I’m of the firm opinion that we need to communicate to our children the wonderful gift of being creative. We must release them, to imagine and be inspired. We need to encourage them to use their crayons, even if they color outside the lines.
- Crayons can be humbling (mckinleymilestones.com)
- Crayons (crazywackyfacts.wordpress.com)
- DIY Crayon Art (agunanesan.wordpress.com)
2 thoughts on “Creativity– Coloring Outside the Lines”
Hi Bryan. You really hit the nail square on the head when you said…
When we first begin to color with crayons, we are told that we must color in the boundaries. Our picture will get taped up on the wall if we can manage this feat. We become aware that this ability is extrapolated into the different areas of living life. The desire to be accepted and appreciated outweighs anything creative we might do.

Problem details: According to the creativity passage above, what should children be encouraged to do?

Data provided:
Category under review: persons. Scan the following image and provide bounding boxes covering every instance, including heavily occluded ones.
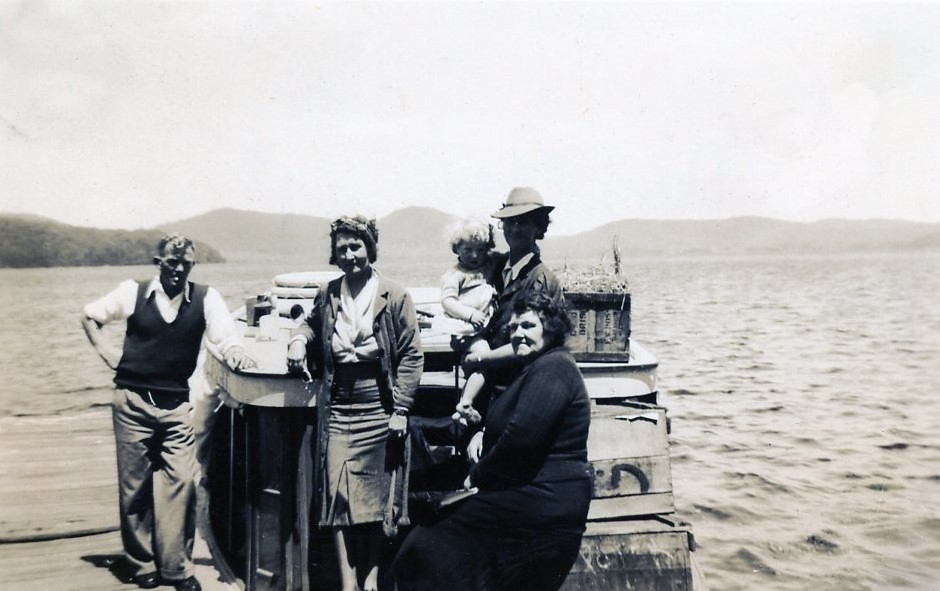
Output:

Response to this exercise: Use their crayons, even if they color outside the lines.